___ PASSAGE

The plaintiff sues to recover damages for alleged misrepresentation and fraud. The declara*190tion contains but one count. It alleges, in substance, that on November 25, 1317, the defendants did represent and pretend to plaintiff as true that the defendant Wyhowski was the owner of a valuable timber tract in the county of Muskegon and that if plaintiff would enter into an enterprise with them in taking timber from said land and put in a few hundred dollars he would realize therefrom in four or five months three to four thousand dollars profit; “that it was a sure thing and a good investment and could not fail in the time aforesaid to yield him, said plaintiff, large returns aforesaid”; that plaintiff relied on such representations and was induced thereby to put into said enterprise $635. The declaration then alleges the falsity of such representation to the knowledge of defendants, and states that they were made for the purpose of deceiving plaintiff and that he was deceived thereby; that said land was not covered with heavy timber, but mostly with oak grubs of no practical value; that by reason of the fraud and deceit so practiced on him he lost the money put in by him, and seeks damages by reason thereof.
The misrepresentations relied on may be thus stated:
First. That Wyhowski was the owner of a valuable timber tract.
Second. That plaintiff’s profit in the enterprise would be certain and amount to several thousand dollars.
The plaintiff testified in his direct-examination as follows:
“They told me at that time (November 25,1917) that I should invest my money and buy that land and that we could cut the timber on it and make money. That is all that was said, that we wouljd cut that up into boards and sell it and that I wouldn’t have to work any longer at the foundry. * * * They said it was big, heavy timber. * * * They didn’t exactly *191say how much there would be earned off that land, but that the four of us- would make around fifteen thousand dollars in about six months to a year.”

______
___ RECORD EXCERPTS

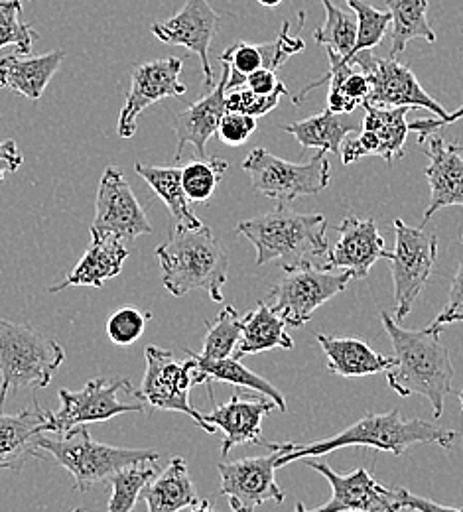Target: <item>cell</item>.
<instances>
[{
	"instance_id": "obj_1",
	"label": "cell",
	"mask_w": 463,
	"mask_h": 512,
	"mask_svg": "<svg viewBox=\"0 0 463 512\" xmlns=\"http://www.w3.org/2000/svg\"><path fill=\"white\" fill-rule=\"evenodd\" d=\"M381 321L393 341L397 359V365L387 371V383L402 398L424 396L432 406L434 418H442L444 400L456 377L450 351L440 339L444 327L430 323L418 331L404 329L387 312H381Z\"/></svg>"
},
{
	"instance_id": "obj_2",
	"label": "cell",
	"mask_w": 463,
	"mask_h": 512,
	"mask_svg": "<svg viewBox=\"0 0 463 512\" xmlns=\"http://www.w3.org/2000/svg\"><path fill=\"white\" fill-rule=\"evenodd\" d=\"M456 432L438 424L412 418L404 420L400 410L395 408L385 414H367L343 432L312 444H284V451L278 457V467L306 457H324L331 451L343 448H373L377 451H391L402 455L404 451L418 444H436L440 448L454 449Z\"/></svg>"
},
{
	"instance_id": "obj_3",
	"label": "cell",
	"mask_w": 463,
	"mask_h": 512,
	"mask_svg": "<svg viewBox=\"0 0 463 512\" xmlns=\"http://www.w3.org/2000/svg\"><path fill=\"white\" fill-rule=\"evenodd\" d=\"M162 270V286L176 298L194 290L205 292L213 302H223V286L229 274V255L203 223L198 229L174 225L164 245L156 249Z\"/></svg>"
},
{
	"instance_id": "obj_4",
	"label": "cell",
	"mask_w": 463,
	"mask_h": 512,
	"mask_svg": "<svg viewBox=\"0 0 463 512\" xmlns=\"http://www.w3.org/2000/svg\"><path fill=\"white\" fill-rule=\"evenodd\" d=\"M257 249V266L278 262L282 270L328 260V219L322 213H296L286 205L237 225Z\"/></svg>"
},
{
	"instance_id": "obj_5",
	"label": "cell",
	"mask_w": 463,
	"mask_h": 512,
	"mask_svg": "<svg viewBox=\"0 0 463 512\" xmlns=\"http://www.w3.org/2000/svg\"><path fill=\"white\" fill-rule=\"evenodd\" d=\"M66 361V349L26 323L0 316V408L10 392L46 388Z\"/></svg>"
},
{
	"instance_id": "obj_6",
	"label": "cell",
	"mask_w": 463,
	"mask_h": 512,
	"mask_svg": "<svg viewBox=\"0 0 463 512\" xmlns=\"http://www.w3.org/2000/svg\"><path fill=\"white\" fill-rule=\"evenodd\" d=\"M40 448L48 451L73 475L75 489L81 493H87L95 485L109 481L117 471L131 463L160 459V451L156 449L113 448L95 442L87 426H77L67 434H60V438H48L44 434Z\"/></svg>"
},
{
	"instance_id": "obj_7",
	"label": "cell",
	"mask_w": 463,
	"mask_h": 512,
	"mask_svg": "<svg viewBox=\"0 0 463 512\" xmlns=\"http://www.w3.org/2000/svg\"><path fill=\"white\" fill-rule=\"evenodd\" d=\"M257 192L278 205H288L300 197L324 192L330 186L331 166L326 152L316 154L310 162H288L266 148H255L243 162Z\"/></svg>"
},
{
	"instance_id": "obj_8",
	"label": "cell",
	"mask_w": 463,
	"mask_h": 512,
	"mask_svg": "<svg viewBox=\"0 0 463 512\" xmlns=\"http://www.w3.org/2000/svg\"><path fill=\"white\" fill-rule=\"evenodd\" d=\"M349 270L333 272L320 264H302L284 270V278L270 290V308L290 327H302L314 312L341 294L349 280Z\"/></svg>"
},
{
	"instance_id": "obj_9",
	"label": "cell",
	"mask_w": 463,
	"mask_h": 512,
	"mask_svg": "<svg viewBox=\"0 0 463 512\" xmlns=\"http://www.w3.org/2000/svg\"><path fill=\"white\" fill-rule=\"evenodd\" d=\"M146 371L140 386L133 390L134 396L146 406L154 410L182 412L190 416L201 430L207 434H215L203 414L198 412L190 402V390L194 386V363L188 357L180 363L172 351L148 345L146 351Z\"/></svg>"
},
{
	"instance_id": "obj_10",
	"label": "cell",
	"mask_w": 463,
	"mask_h": 512,
	"mask_svg": "<svg viewBox=\"0 0 463 512\" xmlns=\"http://www.w3.org/2000/svg\"><path fill=\"white\" fill-rule=\"evenodd\" d=\"M395 237L389 266L395 284L397 321H402L430 280L438 256V237L434 231H426L422 225L410 227L402 219H395Z\"/></svg>"
},
{
	"instance_id": "obj_11",
	"label": "cell",
	"mask_w": 463,
	"mask_h": 512,
	"mask_svg": "<svg viewBox=\"0 0 463 512\" xmlns=\"http://www.w3.org/2000/svg\"><path fill=\"white\" fill-rule=\"evenodd\" d=\"M270 453L245 457L237 461H221L217 465L221 477V493L235 512H251L265 503H284L286 493L276 483L278 457L284 444H268Z\"/></svg>"
},
{
	"instance_id": "obj_12",
	"label": "cell",
	"mask_w": 463,
	"mask_h": 512,
	"mask_svg": "<svg viewBox=\"0 0 463 512\" xmlns=\"http://www.w3.org/2000/svg\"><path fill=\"white\" fill-rule=\"evenodd\" d=\"M347 62L357 65L371 83L369 97L363 105L428 109L438 119H444L448 115L446 109L424 91L410 67L397 62V58H383L377 56L373 50H363L351 56Z\"/></svg>"
},
{
	"instance_id": "obj_13",
	"label": "cell",
	"mask_w": 463,
	"mask_h": 512,
	"mask_svg": "<svg viewBox=\"0 0 463 512\" xmlns=\"http://www.w3.org/2000/svg\"><path fill=\"white\" fill-rule=\"evenodd\" d=\"M150 233L152 225L125 174L117 168H107L97 188L91 237H117L131 243Z\"/></svg>"
},
{
	"instance_id": "obj_14",
	"label": "cell",
	"mask_w": 463,
	"mask_h": 512,
	"mask_svg": "<svg viewBox=\"0 0 463 512\" xmlns=\"http://www.w3.org/2000/svg\"><path fill=\"white\" fill-rule=\"evenodd\" d=\"M131 390L129 379L107 381L93 379L81 390H66L58 392L60 410L52 412L54 432L52 434H67L77 426H87L95 422H107L115 416L129 412H144L142 402H121L117 398L119 390Z\"/></svg>"
},
{
	"instance_id": "obj_15",
	"label": "cell",
	"mask_w": 463,
	"mask_h": 512,
	"mask_svg": "<svg viewBox=\"0 0 463 512\" xmlns=\"http://www.w3.org/2000/svg\"><path fill=\"white\" fill-rule=\"evenodd\" d=\"M306 465L322 473L331 487L330 501L312 512H398L397 487L381 485L365 467L339 475L318 457H306Z\"/></svg>"
},
{
	"instance_id": "obj_16",
	"label": "cell",
	"mask_w": 463,
	"mask_h": 512,
	"mask_svg": "<svg viewBox=\"0 0 463 512\" xmlns=\"http://www.w3.org/2000/svg\"><path fill=\"white\" fill-rule=\"evenodd\" d=\"M182 67L184 62L180 58L152 60L134 67L131 89L119 115L117 130L121 138H133L136 121L144 109L168 97H182L188 91V87L180 81Z\"/></svg>"
},
{
	"instance_id": "obj_17",
	"label": "cell",
	"mask_w": 463,
	"mask_h": 512,
	"mask_svg": "<svg viewBox=\"0 0 463 512\" xmlns=\"http://www.w3.org/2000/svg\"><path fill=\"white\" fill-rule=\"evenodd\" d=\"M219 24L221 18L207 0H186L184 8L176 16L164 22H156L152 26V34L162 44L184 46L194 52L201 60L203 85L211 89L215 87V77L209 64V48L219 30Z\"/></svg>"
},
{
	"instance_id": "obj_18",
	"label": "cell",
	"mask_w": 463,
	"mask_h": 512,
	"mask_svg": "<svg viewBox=\"0 0 463 512\" xmlns=\"http://www.w3.org/2000/svg\"><path fill=\"white\" fill-rule=\"evenodd\" d=\"M276 406L265 394L261 396H241L233 394L223 404H213V410L203 414V420L217 430L223 432L221 455L227 457L235 446L257 444L268 448L263 440V420Z\"/></svg>"
},
{
	"instance_id": "obj_19",
	"label": "cell",
	"mask_w": 463,
	"mask_h": 512,
	"mask_svg": "<svg viewBox=\"0 0 463 512\" xmlns=\"http://www.w3.org/2000/svg\"><path fill=\"white\" fill-rule=\"evenodd\" d=\"M48 432H54L52 412L36 398L18 414H4L0 408V471H20L40 457V440Z\"/></svg>"
},
{
	"instance_id": "obj_20",
	"label": "cell",
	"mask_w": 463,
	"mask_h": 512,
	"mask_svg": "<svg viewBox=\"0 0 463 512\" xmlns=\"http://www.w3.org/2000/svg\"><path fill=\"white\" fill-rule=\"evenodd\" d=\"M391 255L373 219L349 215L339 225V239L331 247L324 266L330 270H349L355 280H363L377 260H389Z\"/></svg>"
},
{
	"instance_id": "obj_21",
	"label": "cell",
	"mask_w": 463,
	"mask_h": 512,
	"mask_svg": "<svg viewBox=\"0 0 463 512\" xmlns=\"http://www.w3.org/2000/svg\"><path fill=\"white\" fill-rule=\"evenodd\" d=\"M304 48L306 44L302 38L290 36V22H284L278 36L268 44H249V42L233 44L219 56V62L229 71L227 91L245 87L247 77L257 69L266 67L276 71Z\"/></svg>"
},
{
	"instance_id": "obj_22",
	"label": "cell",
	"mask_w": 463,
	"mask_h": 512,
	"mask_svg": "<svg viewBox=\"0 0 463 512\" xmlns=\"http://www.w3.org/2000/svg\"><path fill=\"white\" fill-rule=\"evenodd\" d=\"M426 156L430 160L426 178L430 184V205L424 211L422 227L444 207H463V154L458 144H448L442 136L430 134Z\"/></svg>"
},
{
	"instance_id": "obj_23",
	"label": "cell",
	"mask_w": 463,
	"mask_h": 512,
	"mask_svg": "<svg viewBox=\"0 0 463 512\" xmlns=\"http://www.w3.org/2000/svg\"><path fill=\"white\" fill-rule=\"evenodd\" d=\"M227 79L229 71L223 67L221 81L201 97L194 105H190L186 111L178 113L174 117V134L178 138L176 144V162L182 158V152L188 144L196 146V154L199 158H205V146L211 136H217V128L227 113L225 97H227Z\"/></svg>"
},
{
	"instance_id": "obj_24",
	"label": "cell",
	"mask_w": 463,
	"mask_h": 512,
	"mask_svg": "<svg viewBox=\"0 0 463 512\" xmlns=\"http://www.w3.org/2000/svg\"><path fill=\"white\" fill-rule=\"evenodd\" d=\"M142 499L150 512L211 511V503L199 497L184 457H172L168 467L146 485Z\"/></svg>"
},
{
	"instance_id": "obj_25",
	"label": "cell",
	"mask_w": 463,
	"mask_h": 512,
	"mask_svg": "<svg viewBox=\"0 0 463 512\" xmlns=\"http://www.w3.org/2000/svg\"><path fill=\"white\" fill-rule=\"evenodd\" d=\"M127 258H129V249L125 247V241L117 237H91L89 249L79 258L75 268L60 284L50 286L48 292L58 294V292H64L69 286L103 288L107 280L121 274Z\"/></svg>"
},
{
	"instance_id": "obj_26",
	"label": "cell",
	"mask_w": 463,
	"mask_h": 512,
	"mask_svg": "<svg viewBox=\"0 0 463 512\" xmlns=\"http://www.w3.org/2000/svg\"><path fill=\"white\" fill-rule=\"evenodd\" d=\"M322 349L328 355V369L337 377H367L387 373L397 365L395 357H387L377 353L359 337H331L326 333H318Z\"/></svg>"
},
{
	"instance_id": "obj_27",
	"label": "cell",
	"mask_w": 463,
	"mask_h": 512,
	"mask_svg": "<svg viewBox=\"0 0 463 512\" xmlns=\"http://www.w3.org/2000/svg\"><path fill=\"white\" fill-rule=\"evenodd\" d=\"M64 58L62 50L34 58H20V54L4 56L0 58V89L20 93L30 101H40L52 77L64 64Z\"/></svg>"
},
{
	"instance_id": "obj_28",
	"label": "cell",
	"mask_w": 463,
	"mask_h": 512,
	"mask_svg": "<svg viewBox=\"0 0 463 512\" xmlns=\"http://www.w3.org/2000/svg\"><path fill=\"white\" fill-rule=\"evenodd\" d=\"M194 363V384H205L209 394L213 392L211 384L213 383H229L233 386H241V388H249L255 390L259 394H265L270 400L276 402L280 412H286V398L282 396V392L263 379L261 375L253 373L251 369H247L241 359L237 357H227L221 361H201L192 355H188Z\"/></svg>"
},
{
	"instance_id": "obj_29",
	"label": "cell",
	"mask_w": 463,
	"mask_h": 512,
	"mask_svg": "<svg viewBox=\"0 0 463 512\" xmlns=\"http://www.w3.org/2000/svg\"><path fill=\"white\" fill-rule=\"evenodd\" d=\"M241 341L233 353V357L243 359L247 355L265 353L270 349H292L294 341L286 331V321L282 320L270 304L259 302L253 312H249L243 320Z\"/></svg>"
},
{
	"instance_id": "obj_30",
	"label": "cell",
	"mask_w": 463,
	"mask_h": 512,
	"mask_svg": "<svg viewBox=\"0 0 463 512\" xmlns=\"http://www.w3.org/2000/svg\"><path fill=\"white\" fill-rule=\"evenodd\" d=\"M134 172L152 188L168 207L174 225H184L190 229H198L203 221L194 213L190 207V197L186 195L184 184H182V168L178 166H148V164H134Z\"/></svg>"
},
{
	"instance_id": "obj_31",
	"label": "cell",
	"mask_w": 463,
	"mask_h": 512,
	"mask_svg": "<svg viewBox=\"0 0 463 512\" xmlns=\"http://www.w3.org/2000/svg\"><path fill=\"white\" fill-rule=\"evenodd\" d=\"M282 128L290 132L304 150L318 148L320 152H333V154H341V146L347 134L359 130L355 123H347L343 115L333 113L330 109H326L316 117H310L292 125H284Z\"/></svg>"
},
{
	"instance_id": "obj_32",
	"label": "cell",
	"mask_w": 463,
	"mask_h": 512,
	"mask_svg": "<svg viewBox=\"0 0 463 512\" xmlns=\"http://www.w3.org/2000/svg\"><path fill=\"white\" fill-rule=\"evenodd\" d=\"M367 115L363 119V128L373 132L379 140V158H383L389 166L395 164L397 158L404 154V144L408 138L406 117L410 107H375L363 105Z\"/></svg>"
},
{
	"instance_id": "obj_33",
	"label": "cell",
	"mask_w": 463,
	"mask_h": 512,
	"mask_svg": "<svg viewBox=\"0 0 463 512\" xmlns=\"http://www.w3.org/2000/svg\"><path fill=\"white\" fill-rule=\"evenodd\" d=\"M387 8L393 16L391 22V58H397L408 42L422 38L426 42H436V32L432 30L426 10L428 0H387Z\"/></svg>"
},
{
	"instance_id": "obj_34",
	"label": "cell",
	"mask_w": 463,
	"mask_h": 512,
	"mask_svg": "<svg viewBox=\"0 0 463 512\" xmlns=\"http://www.w3.org/2000/svg\"><path fill=\"white\" fill-rule=\"evenodd\" d=\"M241 331H243V323L237 316V310L233 306H225L219 310L215 320L207 321L201 353L190 351V349H184V353L201 361H221V359L233 357L241 341Z\"/></svg>"
},
{
	"instance_id": "obj_35",
	"label": "cell",
	"mask_w": 463,
	"mask_h": 512,
	"mask_svg": "<svg viewBox=\"0 0 463 512\" xmlns=\"http://www.w3.org/2000/svg\"><path fill=\"white\" fill-rule=\"evenodd\" d=\"M158 475L156 469V459H146V461H136L121 471H117L109 483L113 487V495L109 501V512H131L138 499L142 497V491L146 485Z\"/></svg>"
},
{
	"instance_id": "obj_36",
	"label": "cell",
	"mask_w": 463,
	"mask_h": 512,
	"mask_svg": "<svg viewBox=\"0 0 463 512\" xmlns=\"http://www.w3.org/2000/svg\"><path fill=\"white\" fill-rule=\"evenodd\" d=\"M322 4L326 8V20L314 32V40L347 62L357 42V18L337 8L331 0H322Z\"/></svg>"
},
{
	"instance_id": "obj_37",
	"label": "cell",
	"mask_w": 463,
	"mask_h": 512,
	"mask_svg": "<svg viewBox=\"0 0 463 512\" xmlns=\"http://www.w3.org/2000/svg\"><path fill=\"white\" fill-rule=\"evenodd\" d=\"M229 162L223 158H199L188 162L182 168V184L190 201L207 203L217 190L223 174L227 172Z\"/></svg>"
},
{
	"instance_id": "obj_38",
	"label": "cell",
	"mask_w": 463,
	"mask_h": 512,
	"mask_svg": "<svg viewBox=\"0 0 463 512\" xmlns=\"http://www.w3.org/2000/svg\"><path fill=\"white\" fill-rule=\"evenodd\" d=\"M345 2L357 18V42L351 56L379 46L391 28V22H393L391 12L371 6L367 0H345Z\"/></svg>"
},
{
	"instance_id": "obj_39",
	"label": "cell",
	"mask_w": 463,
	"mask_h": 512,
	"mask_svg": "<svg viewBox=\"0 0 463 512\" xmlns=\"http://www.w3.org/2000/svg\"><path fill=\"white\" fill-rule=\"evenodd\" d=\"M36 40L38 34L22 20V2L0 0V48L14 46L16 54L26 56L32 52Z\"/></svg>"
},
{
	"instance_id": "obj_40",
	"label": "cell",
	"mask_w": 463,
	"mask_h": 512,
	"mask_svg": "<svg viewBox=\"0 0 463 512\" xmlns=\"http://www.w3.org/2000/svg\"><path fill=\"white\" fill-rule=\"evenodd\" d=\"M284 95H288L286 85H282L280 89H276L270 95H259V93L251 91L249 87L247 89L239 87V89L227 91L225 105H227V111H237V113H245V115L259 119V117L268 115L272 109H276Z\"/></svg>"
},
{
	"instance_id": "obj_41",
	"label": "cell",
	"mask_w": 463,
	"mask_h": 512,
	"mask_svg": "<svg viewBox=\"0 0 463 512\" xmlns=\"http://www.w3.org/2000/svg\"><path fill=\"white\" fill-rule=\"evenodd\" d=\"M150 318V314H142L134 306H123L107 320V337L115 345H133L144 333L146 321Z\"/></svg>"
},
{
	"instance_id": "obj_42",
	"label": "cell",
	"mask_w": 463,
	"mask_h": 512,
	"mask_svg": "<svg viewBox=\"0 0 463 512\" xmlns=\"http://www.w3.org/2000/svg\"><path fill=\"white\" fill-rule=\"evenodd\" d=\"M257 130V119L245 113L227 111L217 128V138L227 146H243Z\"/></svg>"
},
{
	"instance_id": "obj_43",
	"label": "cell",
	"mask_w": 463,
	"mask_h": 512,
	"mask_svg": "<svg viewBox=\"0 0 463 512\" xmlns=\"http://www.w3.org/2000/svg\"><path fill=\"white\" fill-rule=\"evenodd\" d=\"M463 241V235H462ZM463 321V256L460 262V268L452 280V288H450V298L444 306V310L438 314V318L432 321L440 327H448L452 323H462Z\"/></svg>"
},
{
	"instance_id": "obj_44",
	"label": "cell",
	"mask_w": 463,
	"mask_h": 512,
	"mask_svg": "<svg viewBox=\"0 0 463 512\" xmlns=\"http://www.w3.org/2000/svg\"><path fill=\"white\" fill-rule=\"evenodd\" d=\"M398 512L400 511H416V512H432V511H462L458 507H450V505H440L434 501H428L424 497H416L412 493H408L406 489L397 487Z\"/></svg>"
},
{
	"instance_id": "obj_45",
	"label": "cell",
	"mask_w": 463,
	"mask_h": 512,
	"mask_svg": "<svg viewBox=\"0 0 463 512\" xmlns=\"http://www.w3.org/2000/svg\"><path fill=\"white\" fill-rule=\"evenodd\" d=\"M462 119L463 107H460V109H456L454 113L446 115L444 119H420V121H414V123L408 125V130H410V132H418V134H420L418 140H420V142H426V138H428L430 134H436L440 128L446 127V125H454V123H458V121H462Z\"/></svg>"
},
{
	"instance_id": "obj_46",
	"label": "cell",
	"mask_w": 463,
	"mask_h": 512,
	"mask_svg": "<svg viewBox=\"0 0 463 512\" xmlns=\"http://www.w3.org/2000/svg\"><path fill=\"white\" fill-rule=\"evenodd\" d=\"M284 83L276 77V71L272 69H257L255 73H251L245 81V87H249L251 91L259 93V95H270L274 93L276 89H280Z\"/></svg>"
},
{
	"instance_id": "obj_47",
	"label": "cell",
	"mask_w": 463,
	"mask_h": 512,
	"mask_svg": "<svg viewBox=\"0 0 463 512\" xmlns=\"http://www.w3.org/2000/svg\"><path fill=\"white\" fill-rule=\"evenodd\" d=\"M24 158L14 140H0V182H4L6 174L18 172Z\"/></svg>"
},
{
	"instance_id": "obj_48",
	"label": "cell",
	"mask_w": 463,
	"mask_h": 512,
	"mask_svg": "<svg viewBox=\"0 0 463 512\" xmlns=\"http://www.w3.org/2000/svg\"><path fill=\"white\" fill-rule=\"evenodd\" d=\"M261 6H265V8H276L282 0H257Z\"/></svg>"
},
{
	"instance_id": "obj_49",
	"label": "cell",
	"mask_w": 463,
	"mask_h": 512,
	"mask_svg": "<svg viewBox=\"0 0 463 512\" xmlns=\"http://www.w3.org/2000/svg\"><path fill=\"white\" fill-rule=\"evenodd\" d=\"M458 396H460V404H462V414H463V388H462V392H460V394H458Z\"/></svg>"
},
{
	"instance_id": "obj_50",
	"label": "cell",
	"mask_w": 463,
	"mask_h": 512,
	"mask_svg": "<svg viewBox=\"0 0 463 512\" xmlns=\"http://www.w3.org/2000/svg\"><path fill=\"white\" fill-rule=\"evenodd\" d=\"M462 32H463V30H462Z\"/></svg>"
}]
</instances>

______

- EXERCISE -
Reproduce word for word the section of the court opinion above that begins with "The misrepresentations relied" and ends with "several thousand dollars.".

- RESULT OF THE EXERCISE -
The misrepresentations relied on may be thus stated:
First. That Wyhowski was the owner of a valuable timber tract.
Second. That plaintiff’s profit in the enterprise would be certain and amount to several thousand dollars.